Here at Flavorwire, we pride ourselves on not only writing some of the best content on the internet, but keeping an eye on all of the great writing that other folks on the ‘net are doing, too. Today, there’s a talk with the cast and producers of the Roots remake, Indiewire’s list of the best contemporary sci-fi films, two pieces addressing the Peter Thiel/Gawker situation — one posted by Gawker founder Nick Denton himself — and more.
Vulture spoke with members of the cast of A&E Networks’ Roots revival (star Malachi Kirby, who plays Kunta Kinte, Regé-Jean Page, who plays Chicken George, his son, and Erica Tazel, who plays Chicken George’s wife, Matilda), as well as producers Mark Wolper and Will Packer. Writer Stacey Willis Hunt asks the cast members — who hadn’t been born when the original aired — what it meant to them when they finally did watch it (and what the story still means). Page said:
Contrary to what many people think, our history did not start with slavery. So this project for me is very much about about filling in a history that has been mistold, or in some cases, even erased. It’s about upgrading a lot of misinformation that we’ve been told for generations. And that’s a task that doesn’t ever really end.
In The Atlantic, Cass R. Sunstein states the obvious — essentially that Star Wars is all about daddy issues — before then delving into how George Lucas’ own relationship to his father in many ways paralleled that between Luke and Darth Vader:
His relationship with his own father, George Sr., was troubled—in some ways, even tortured. It contained disappointment and mandates and prohibitions. As one of Lucas’s interviewers has noted, George Sr. was known as a “domineering, ultra right-wing businessman,” and those who “know Lucas have always insisted that the tortured relationship between Darth and Luke springs, in many ways, from Lucas’s relationship with his own father.”
Indiewire actually posted their list of the 20 best sci-fi movies from the last 20 years two days ago, but in case you missed it, and in case you don’t have many plans for the weekend, feel free to use this to catch up on the last 20 years of the future. Of Galaxy Quest, one of the few lighthearted films on their list, Steve Greene writes:
If you scan through the other 19 picks on this list, you’ll see that laughs can often be in short supply. It’s a good thing this pitch-perfect execution of the “What if aliens thought ‘Star Trek’ was a real record of Earth history?” premise has enough for all the rest of them. But not only is “Galaxy Quest” rare as a sci-fi film built on comedy, it’s the rare parody that doesn’t look down on any of its characters.

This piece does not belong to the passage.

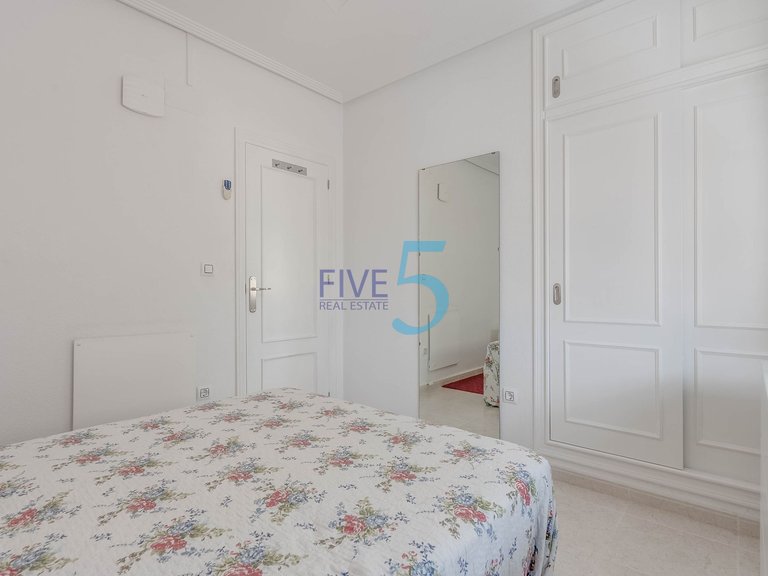 Villa for Sale in Alicante, Valencia 24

At this point, you’ve likely heard the news that, through a personal vendetta, Paypal co-founding entrepreneur Peter Thiel (who was outed by Gawker Media in 2007) was actually financially backing the Hulk Hogan lawsuit and allegedly funneled up to $10 million into litigation against Gawker. Founder Nick Denton wrote an open letter to Thiel, posted on Gawker, contesting Thiel’s claims that his little project is “philanthropic,” and giving a rundown of the unsavory characters his cause is helping:
Your revenge has been served well, cold and (until now) anonymously. You admit you have been planning the punishment of Gawker and its writers for years, and that you have so far spent $10 million to fund litigation against the company. Charles Harder, the Hollywood plaintiff’s lawyer who has marshaled your legal campaign, is representing not just the wrestler Hulk Hogan on your behalf, but two other subjects of stories in suits against Gawker and its editorial staff… You told the New York Times that you are motivated by friends who had their lives ruined by Gawker coverage, and that your funding is a “philanthropic” project to help other “victims” of negative stories. Let us run through a few examples so that people can actually read the articles you find so illegitimate, and make their own judgment about their newsworthiness.
Meanwhile, The New Republic published a piece about how this particular case has also brought up how third parties will fund litigation for profit (rather than, in Thiel’s case, purported revenge), and delves into the history of litigation finance:
When Silicon Valley billionaire Peter Thiel was unmasked this week as the funding source behind a series of lawsuits that could wipe out Gawker Media, it raised reasonable questions about the use of big money to chill freedom of the press. But it also shed light on an entire industry that has slipped mostly under the radar, in which third parties bankroll lawsuits that they think will reap a lucrative payout… It’s called litigation finance, and while Thiel confesses he was motivated in the Gawker lawsuit by revenge for the news outlet outing him as gay—and isn’t asking for any money from the cases—most of those who practice it are investment firms seeking a profit-making opportunity. It takes the casino-style gambling on equities and derivatives into the courtroom, with investors placing a bet on justice.